- **ABOUT THIS TASK**
Only the text carries over: repeat the records exactly and drop the images.

- **EXCERPTED RECORDS**
==================================================

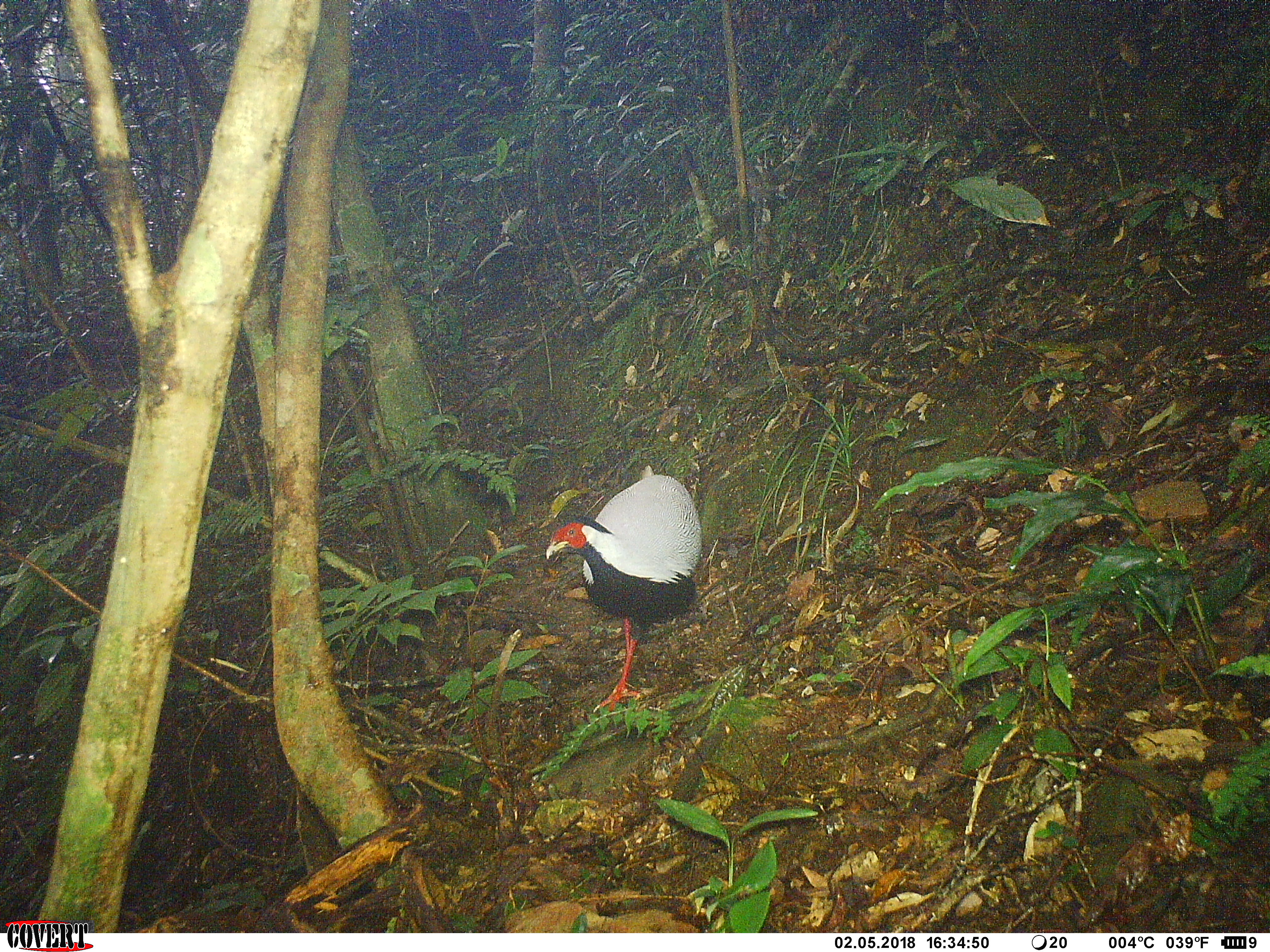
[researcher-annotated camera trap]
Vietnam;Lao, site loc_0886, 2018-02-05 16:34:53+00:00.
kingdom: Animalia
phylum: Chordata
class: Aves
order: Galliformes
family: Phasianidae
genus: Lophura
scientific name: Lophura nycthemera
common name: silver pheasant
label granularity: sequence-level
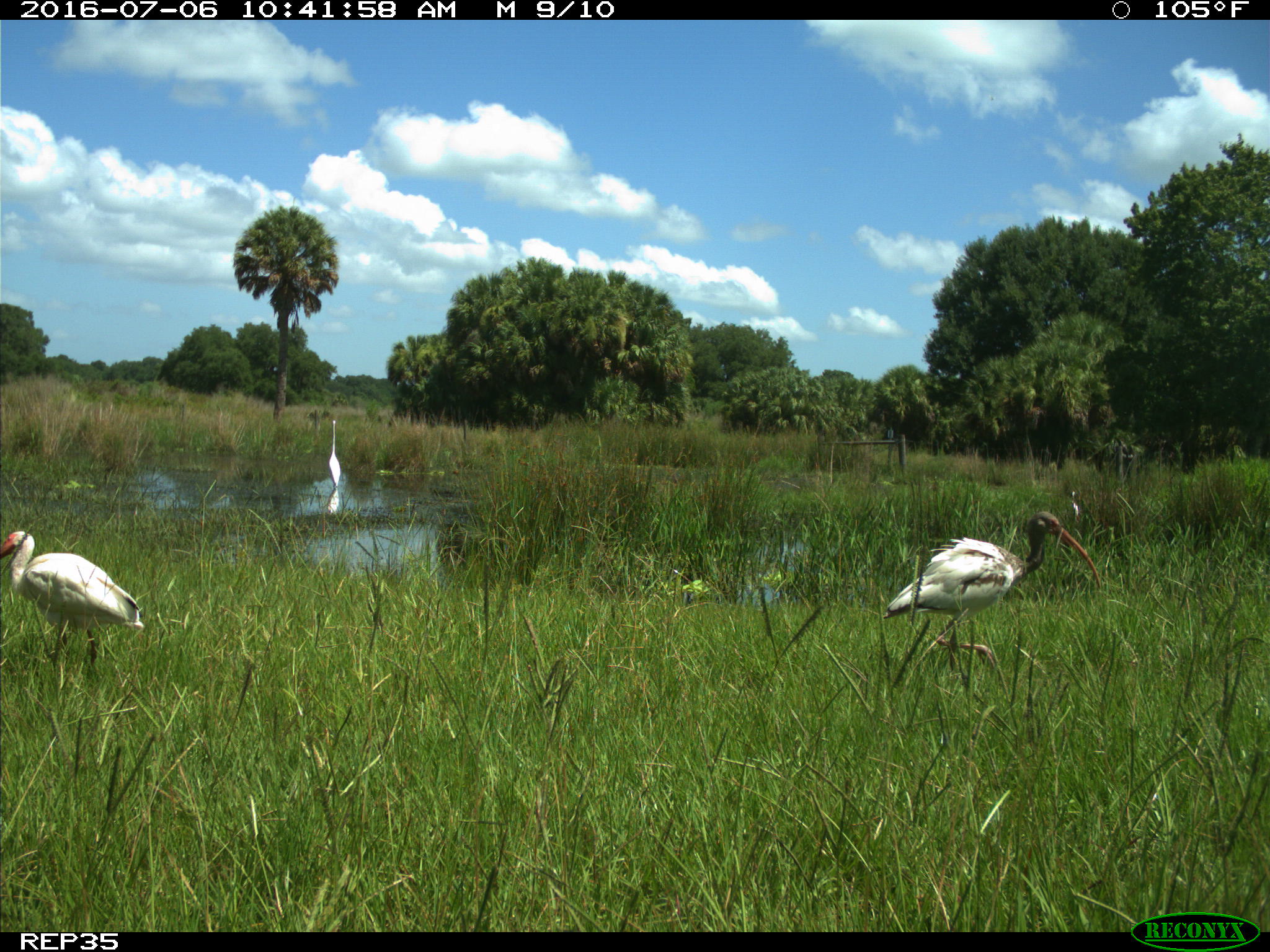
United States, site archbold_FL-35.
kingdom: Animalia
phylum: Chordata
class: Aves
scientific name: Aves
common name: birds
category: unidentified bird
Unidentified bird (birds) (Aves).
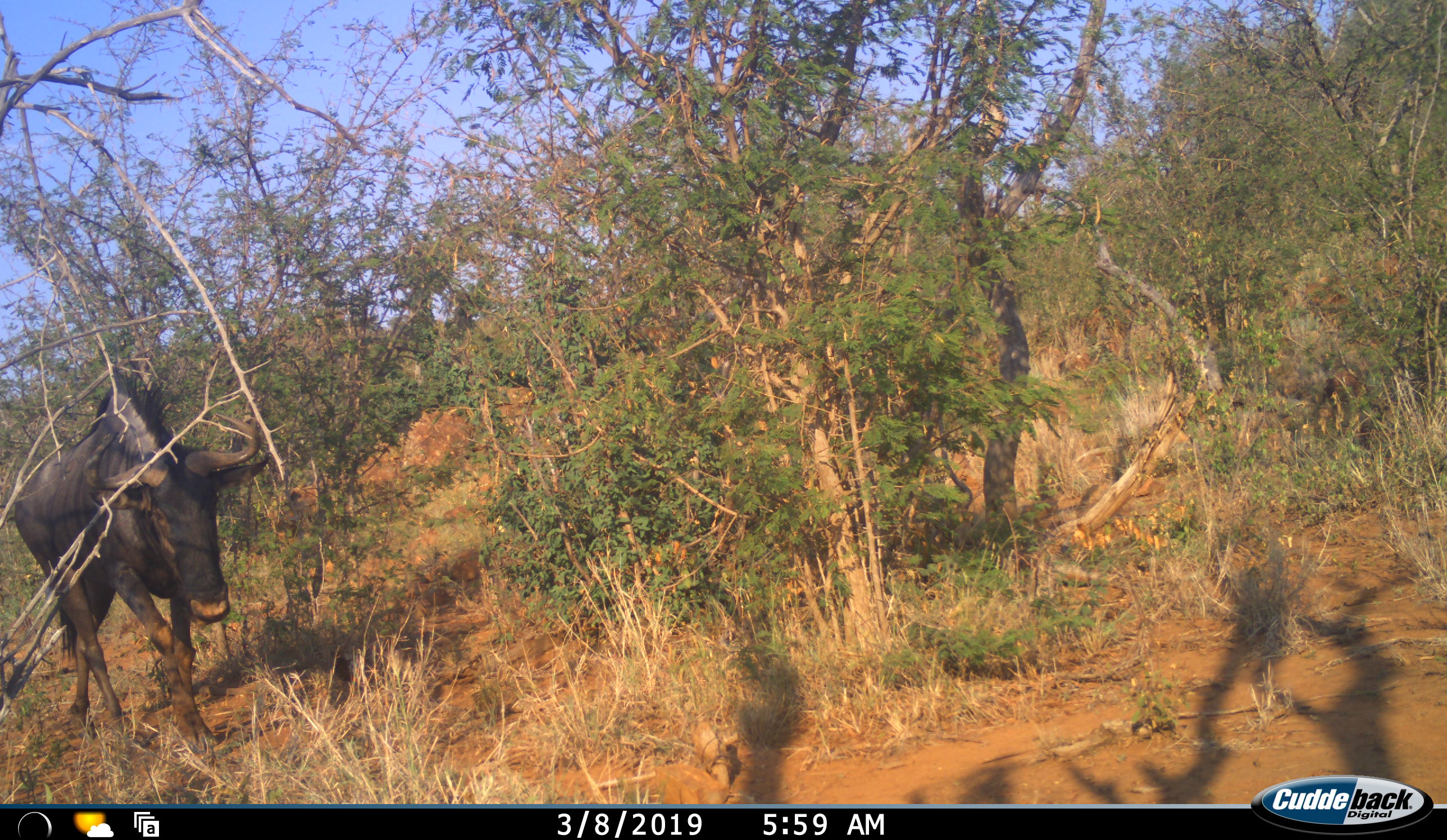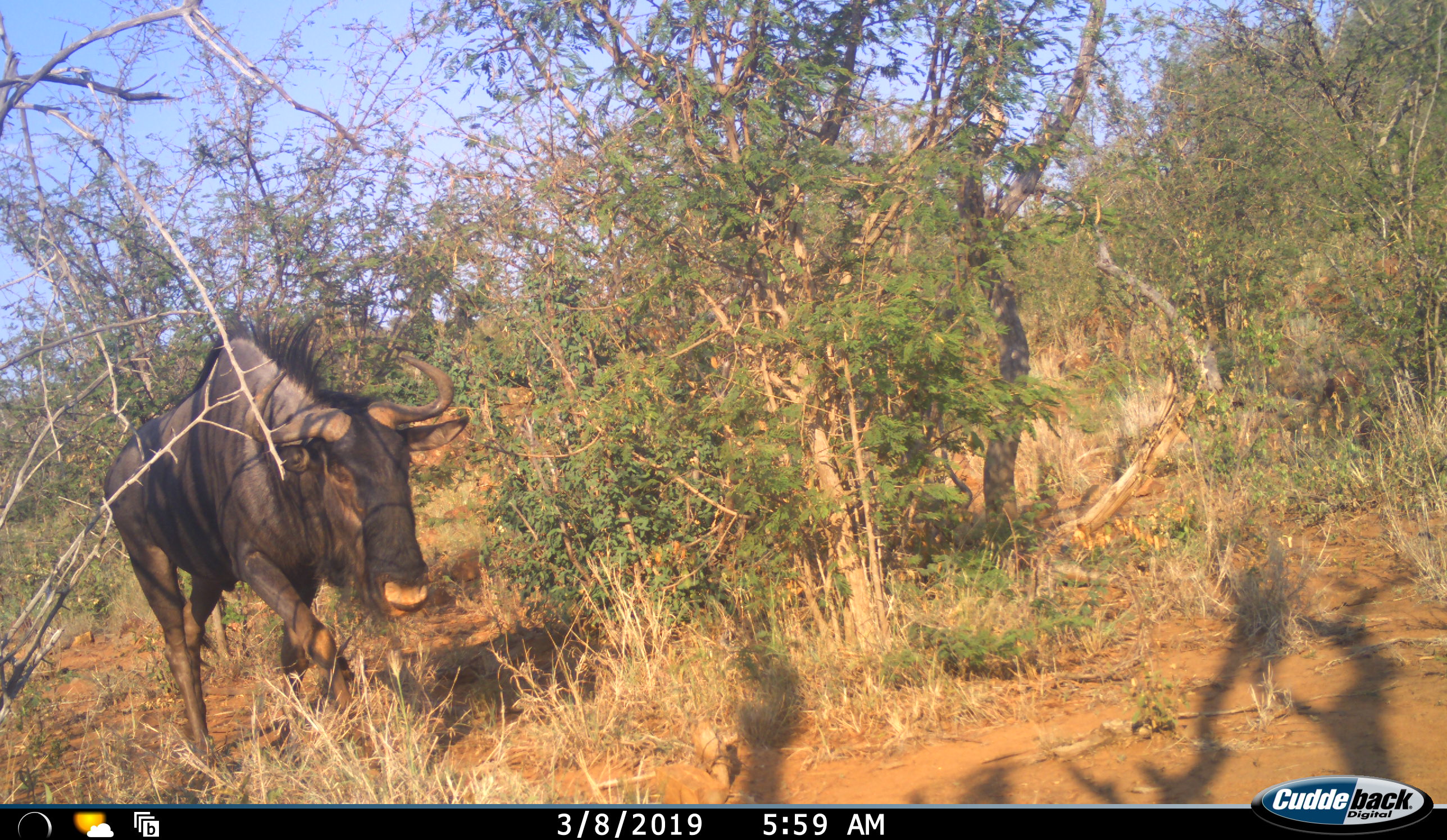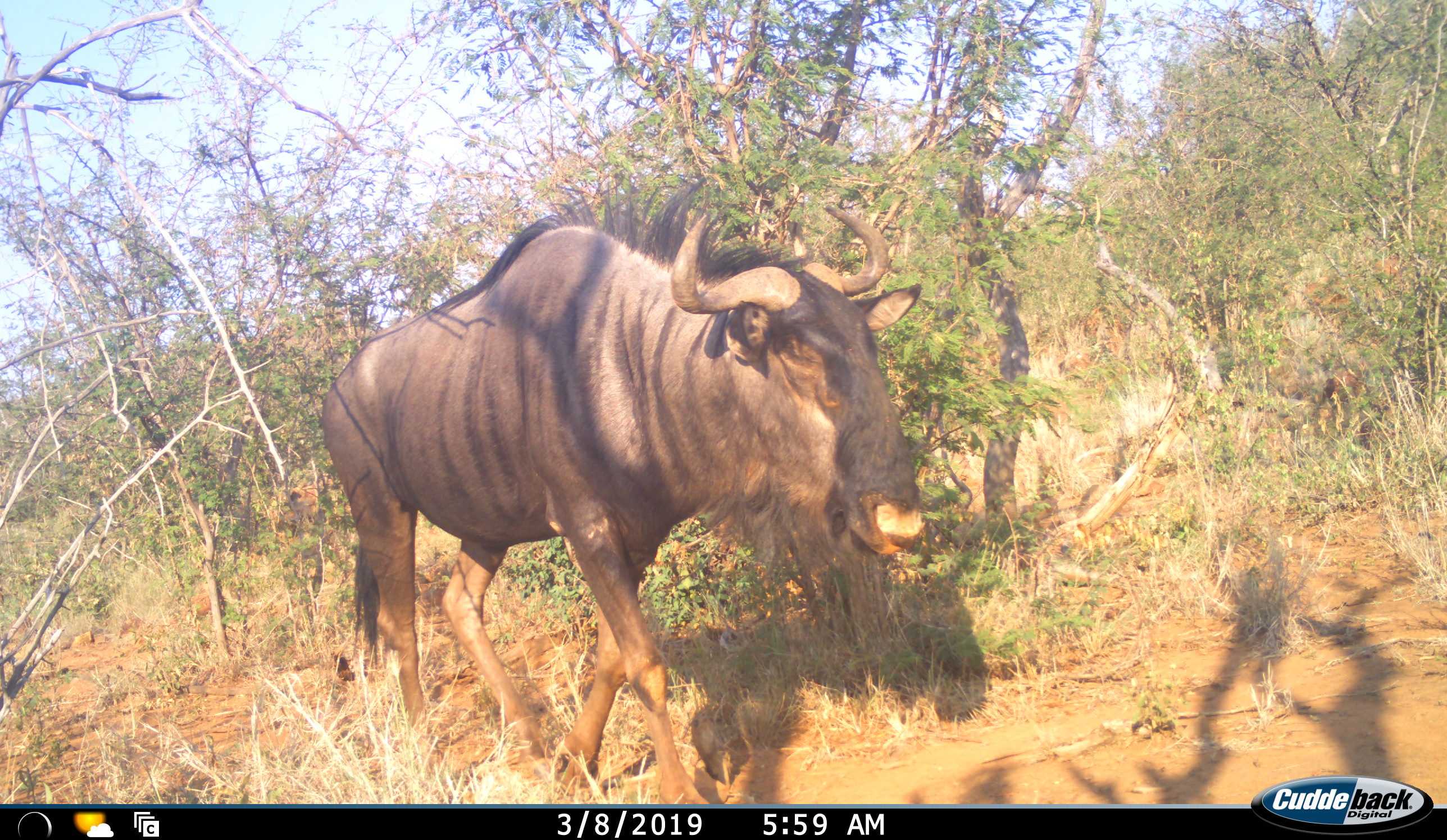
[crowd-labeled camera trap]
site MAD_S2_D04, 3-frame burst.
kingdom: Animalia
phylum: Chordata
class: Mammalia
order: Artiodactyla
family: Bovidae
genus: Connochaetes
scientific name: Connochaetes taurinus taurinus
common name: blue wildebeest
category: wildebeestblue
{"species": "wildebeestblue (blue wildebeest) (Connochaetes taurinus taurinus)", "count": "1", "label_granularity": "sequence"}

==================================================

- **EXERCISE SOLUTION**
[researcher-annotated camera trap]
Vietnam;Lao, site loc_0886, 2018-02-05 16:34:53+00:00.
kingdom: Animalia
phylum: Chordata
class: Aves
order: Galliformes
family: Phasianidae
genus: Lophura
scientific name: Lophura nycthemera
common name: silver pheasant
label granularity: sequence-level
United States, site archbold_FL-35.
kingdom: Animalia
phylum: Chordata
class: Aves
scientific name: Aves
common name: birds
category: unidentified bird
Unidentified bird (birds) (Aves).
[crowd-labeled camera trap]
site MAD_S2_D04, 3-frame burst.
kingdom: Animalia
phylum: Chordata
class: Mammalia
order: Artiodactyla
family: Bovidae
genus: Connochaetes
scientific name: Connochaetes taurinus taurinus
common name: blue wildebeest
category: wildebeestblue
{"species": "wildebeestblue (blue wildebeest) (Connochaetes taurinus taurinus)", "count": "1", "label_granularity": "sequence"}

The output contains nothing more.